— Given material —
*** Begin section ***

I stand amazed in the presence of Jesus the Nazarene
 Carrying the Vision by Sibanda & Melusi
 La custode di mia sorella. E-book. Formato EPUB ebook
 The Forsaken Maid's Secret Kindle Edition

*** End section ***

— Problem —
Transcribe all the data word for word, as it appears above.

— Result of this task —
I stand amazed in the presence of Jesus the Nazarene
 Carrying the Vision by Sibanda & Melusi
 La custode di mia sorella. E-book. Formato EPUB ebook
 The Forsaken Maid's Secret Kindle Edition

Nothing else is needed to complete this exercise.